8.在MyAverage类文件中,右键并点击=>Run As=>Run on Hadoop选项,将MapReduce任务提交到Hadoop中。

9.待执行完毕后,进入命令模式下,在HDFS上/mymapreduce4/out中查看实验结果。

  • hadoop fs -ls /mymapreduce4/out  
  • hadoop fs -cat /mymapreduce4/out/part-r-00000  
————————

02Mapreduce实例——求平均值

< strong > experimental purpose < / strong >

1. Accurately understand the design principle of MapReduce averaging

2. Master the preparation of MapReduce average program

3. Learn to write MapReduce average program code to solve problems

< strong > experimental principle < / strong >

Averaging is a common algorithm in MapReduce, and the algorithm for averaging is also relatively simple. One idea is to read the data at the map end, go through shuffle before inputting the data to reduce, form a set value list of all value values with the same key value output by the map function, and then input it to the reduce end. The reduce end summarizes and counts the number of records, and then makes a business. The specific principle is shown in the figure below:

< strong > experimental environment < / strong >

Linux Ubuntu 14.04

jdk-7u75-linux-x64

hadoop-2.6.0-cdh5.4.5

hadoop-2.6.0-eclipse-cdh5.4.5.jar

eclipse-java-juno-SR2-linux-gtk-x86_64

< strong > experiment content < / strong >

There is a data file about commodity clicks of an e-commerce, and the table name is goods_ Click contains two fields (commodity classification and commodity clicks) and the separator “\ T”. Due to the large data, we only intercept part of its data for the convenience of statistics.
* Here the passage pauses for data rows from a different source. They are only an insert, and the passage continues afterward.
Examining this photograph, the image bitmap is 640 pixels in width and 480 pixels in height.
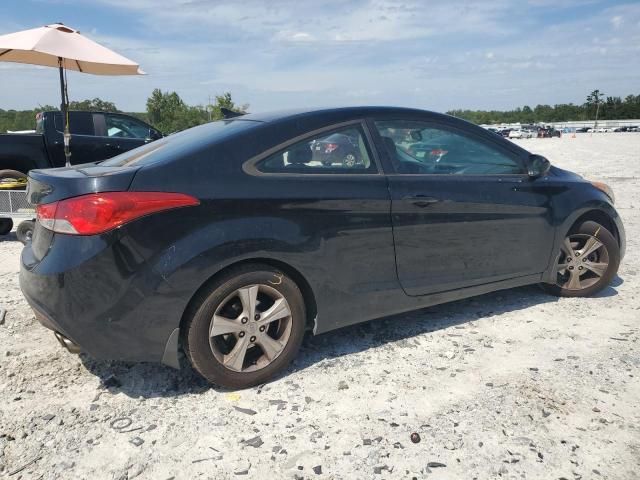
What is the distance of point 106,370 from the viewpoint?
326 cm

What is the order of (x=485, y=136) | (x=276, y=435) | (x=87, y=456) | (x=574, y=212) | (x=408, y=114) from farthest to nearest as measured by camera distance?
(x=574, y=212), (x=485, y=136), (x=408, y=114), (x=276, y=435), (x=87, y=456)

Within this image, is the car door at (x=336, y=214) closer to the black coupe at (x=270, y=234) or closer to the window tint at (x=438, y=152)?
the black coupe at (x=270, y=234)

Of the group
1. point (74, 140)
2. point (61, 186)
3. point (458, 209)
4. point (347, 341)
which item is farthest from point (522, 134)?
point (61, 186)

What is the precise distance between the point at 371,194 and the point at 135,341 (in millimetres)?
1621

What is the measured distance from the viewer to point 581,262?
14.4 feet

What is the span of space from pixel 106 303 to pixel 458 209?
2.34m

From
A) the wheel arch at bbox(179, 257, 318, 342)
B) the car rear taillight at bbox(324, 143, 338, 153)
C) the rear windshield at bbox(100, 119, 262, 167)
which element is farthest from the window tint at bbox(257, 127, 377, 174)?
the wheel arch at bbox(179, 257, 318, 342)

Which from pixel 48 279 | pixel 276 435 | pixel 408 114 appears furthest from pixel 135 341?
pixel 408 114

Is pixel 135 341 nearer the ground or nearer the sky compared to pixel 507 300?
nearer the sky

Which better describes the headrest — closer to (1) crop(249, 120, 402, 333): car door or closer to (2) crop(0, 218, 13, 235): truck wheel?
(1) crop(249, 120, 402, 333): car door

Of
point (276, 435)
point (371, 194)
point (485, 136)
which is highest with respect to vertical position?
point (485, 136)

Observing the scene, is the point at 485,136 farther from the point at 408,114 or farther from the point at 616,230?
the point at 616,230

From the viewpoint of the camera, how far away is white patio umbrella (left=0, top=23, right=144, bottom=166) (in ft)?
23.5

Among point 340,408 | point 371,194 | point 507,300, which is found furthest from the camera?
point 507,300
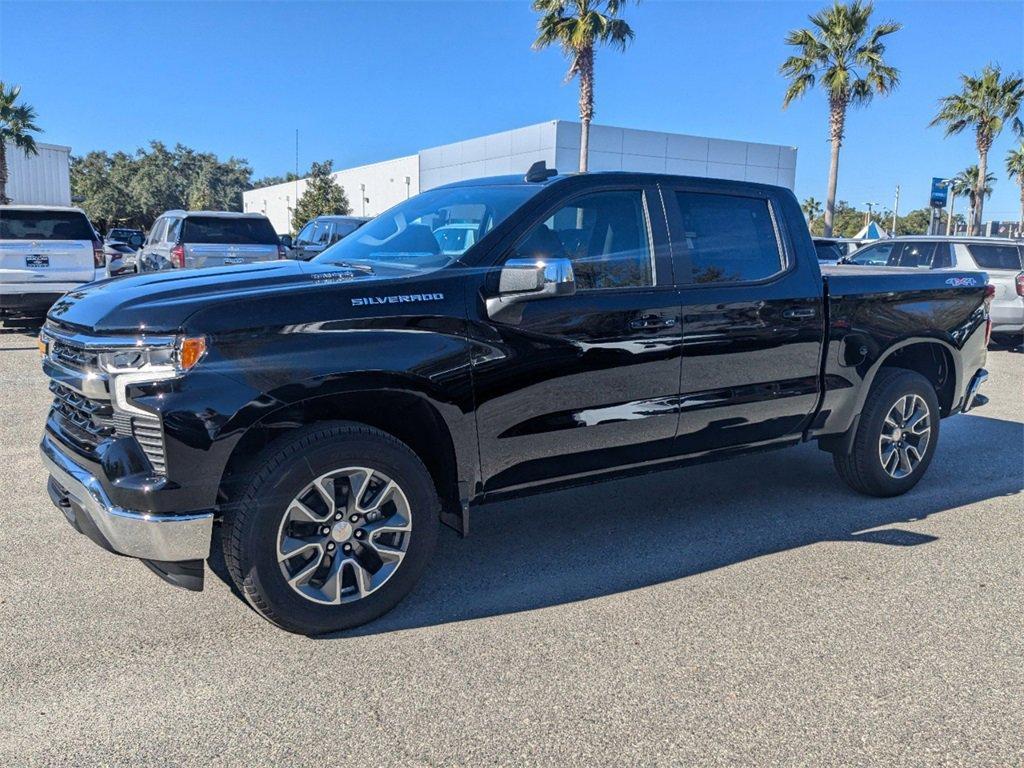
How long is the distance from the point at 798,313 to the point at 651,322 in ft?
3.68

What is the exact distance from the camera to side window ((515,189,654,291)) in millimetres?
4000

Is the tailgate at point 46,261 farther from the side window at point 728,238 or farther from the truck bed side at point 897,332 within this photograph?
the truck bed side at point 897,332

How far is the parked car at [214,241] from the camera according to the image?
13.3 meters

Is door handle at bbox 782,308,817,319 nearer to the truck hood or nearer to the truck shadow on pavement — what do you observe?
the truck shadow on pavement

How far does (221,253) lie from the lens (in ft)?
44.4

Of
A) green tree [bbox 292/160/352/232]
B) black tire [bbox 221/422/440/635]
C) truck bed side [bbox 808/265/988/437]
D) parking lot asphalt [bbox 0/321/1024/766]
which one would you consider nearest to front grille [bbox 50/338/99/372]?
black tire [bbox 221/422/440/635]

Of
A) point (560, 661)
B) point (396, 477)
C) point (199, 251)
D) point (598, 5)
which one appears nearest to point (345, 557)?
point (396, 477)

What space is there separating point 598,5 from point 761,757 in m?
26.9

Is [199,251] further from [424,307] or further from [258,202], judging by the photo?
[258,202]

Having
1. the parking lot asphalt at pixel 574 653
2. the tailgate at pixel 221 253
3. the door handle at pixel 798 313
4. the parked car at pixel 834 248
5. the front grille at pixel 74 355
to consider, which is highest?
the parked car at pixel 834 248

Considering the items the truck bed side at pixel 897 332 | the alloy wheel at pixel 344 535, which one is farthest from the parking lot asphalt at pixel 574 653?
the truck bed side at pixel 897 332

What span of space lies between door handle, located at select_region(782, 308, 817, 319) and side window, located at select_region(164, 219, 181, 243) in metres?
11.4

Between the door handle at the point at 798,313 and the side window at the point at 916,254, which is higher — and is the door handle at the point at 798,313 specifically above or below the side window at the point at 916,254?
below

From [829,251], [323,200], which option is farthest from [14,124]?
[829,251]
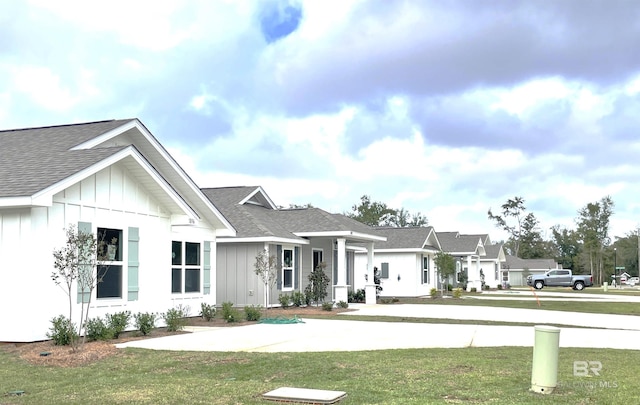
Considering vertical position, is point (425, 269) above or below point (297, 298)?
above

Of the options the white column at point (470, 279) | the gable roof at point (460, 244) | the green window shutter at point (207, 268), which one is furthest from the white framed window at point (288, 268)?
the white column at point (470, 279)

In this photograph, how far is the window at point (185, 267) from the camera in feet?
64.3

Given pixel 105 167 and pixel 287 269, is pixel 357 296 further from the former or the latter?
pixel 105 167

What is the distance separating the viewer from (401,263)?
43.1 metres

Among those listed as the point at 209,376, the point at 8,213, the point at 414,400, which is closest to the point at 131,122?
the point at 8,213

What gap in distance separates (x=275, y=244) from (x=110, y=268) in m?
10.7

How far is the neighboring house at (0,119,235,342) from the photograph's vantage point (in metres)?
13.8

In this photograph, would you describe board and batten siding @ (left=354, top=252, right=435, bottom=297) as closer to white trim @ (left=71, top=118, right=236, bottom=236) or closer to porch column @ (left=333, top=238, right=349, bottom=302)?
porch column @ (left=333, top=238, right=349, bottom=302)

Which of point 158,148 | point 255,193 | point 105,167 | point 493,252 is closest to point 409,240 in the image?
point 255,193

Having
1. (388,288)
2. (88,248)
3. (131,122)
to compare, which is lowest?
(388,288)

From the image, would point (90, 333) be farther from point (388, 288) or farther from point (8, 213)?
point (388, 288)

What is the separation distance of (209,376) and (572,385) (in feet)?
16.7

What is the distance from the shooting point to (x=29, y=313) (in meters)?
13.8

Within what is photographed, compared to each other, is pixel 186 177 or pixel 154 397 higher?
pixel 186 177
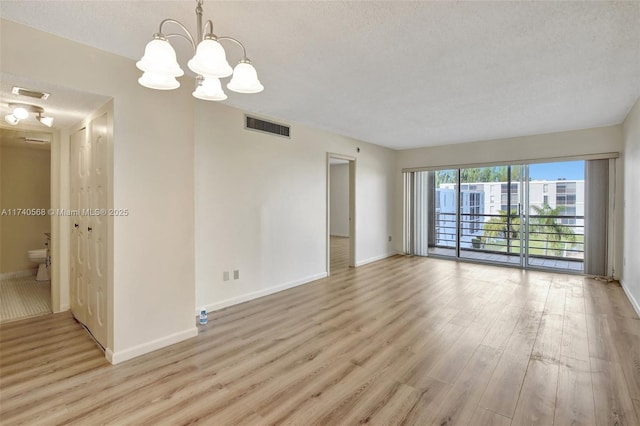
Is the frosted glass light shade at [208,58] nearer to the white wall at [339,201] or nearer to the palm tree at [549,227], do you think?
the palm tree at [549,227]

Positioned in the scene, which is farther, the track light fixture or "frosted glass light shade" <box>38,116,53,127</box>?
"frosted glass light shade" <box>38,116,53,127</box>

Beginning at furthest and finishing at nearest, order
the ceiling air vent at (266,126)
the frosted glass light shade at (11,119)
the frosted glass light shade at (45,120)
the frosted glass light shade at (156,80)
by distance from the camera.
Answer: the ceiling air vent at (266,126)
the frosted glass light shade at (45,120)
the frosted glass light shade at (11,119)
the frosted glass light shade at (156,80)

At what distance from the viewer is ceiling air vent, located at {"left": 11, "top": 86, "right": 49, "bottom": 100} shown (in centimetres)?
226

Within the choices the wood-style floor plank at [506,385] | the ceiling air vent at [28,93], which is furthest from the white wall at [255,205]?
the wood-style floor plank at [506,385]

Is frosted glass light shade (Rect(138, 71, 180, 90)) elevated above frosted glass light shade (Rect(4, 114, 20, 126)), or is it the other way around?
frosted glass light shade (Rect(4, 114, 20, 126))

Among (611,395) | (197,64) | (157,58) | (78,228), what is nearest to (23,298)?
(78,228)

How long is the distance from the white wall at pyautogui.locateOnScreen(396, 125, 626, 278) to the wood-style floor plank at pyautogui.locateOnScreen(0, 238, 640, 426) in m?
2.47

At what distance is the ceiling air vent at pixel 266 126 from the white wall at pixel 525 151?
3.64 m

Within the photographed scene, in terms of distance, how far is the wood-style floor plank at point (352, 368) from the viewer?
1.86 meters

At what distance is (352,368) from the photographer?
2357 mm

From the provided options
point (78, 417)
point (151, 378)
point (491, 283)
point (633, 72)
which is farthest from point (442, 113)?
point (78, 417)

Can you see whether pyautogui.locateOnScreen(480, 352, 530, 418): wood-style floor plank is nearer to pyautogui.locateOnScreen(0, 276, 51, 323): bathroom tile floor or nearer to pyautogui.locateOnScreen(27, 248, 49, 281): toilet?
pyautogui.locateOnScreen(0, 276, 51, 323): bathroom tile floor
The contents are as follows:

  • Commodity classification   Product hits
  • fifty-two thousand one hundred and twenty-seven     five
  • fifty-two thousand one hundred and twenty     ninety-three
  • fifty-two thousand and ninety-two     ninety-three
  • fifty-two thousand one hundred and thirty-two     thirty-eight
  • fifty-two thousand and six     four hundred and sixty-two
  • fifty-two thousand one hundred and nine     twenty-eight
  • fifty-two thousand one hundred and nine     forty-three
  • fifty-two thousand one hundred and thirty-two     0

10. 52132     thirty-four

11. 52132     nine

12. 52132     thirty

13. 52132     forty-five

14. 52132     twenty-four

15. 52009     two thousand six hundred and fifteen

16. 52132     twenty-five

17. 52090     thirteen

18. 52132     six

19. 52136     0

20. 52090     ten

21. 52024     three hundred and forty-seven

It is required to use MapReduce to count the average hits of each category of goods.

The result data are as follows:

  • Commodity classification   Average hits of goods
  • fifty-two thousand and six     four hundred and sixty-two
  • fifty-two thousand and nine     two thousand six hundred and fifteen
  • fifty-two thousand and twenty-four     three hundred and forty-seven
  • fifty-two thousand and ninety     eleven
  • fifty-two thousand and ninety-two     ninety-three
  • fifty-two thousand one hundred and nine     thirty-five
  • fifty-two thousand one hundred and twenty     ninety-three
  • fifty-two thousand one hundred and twenty-seven     five

10. 52132     twenty-three

11. 52136     0

< strong > experimental steps < / strong >

1. Switch to / apps / Hadoop / SBIN directory and start Hadoop.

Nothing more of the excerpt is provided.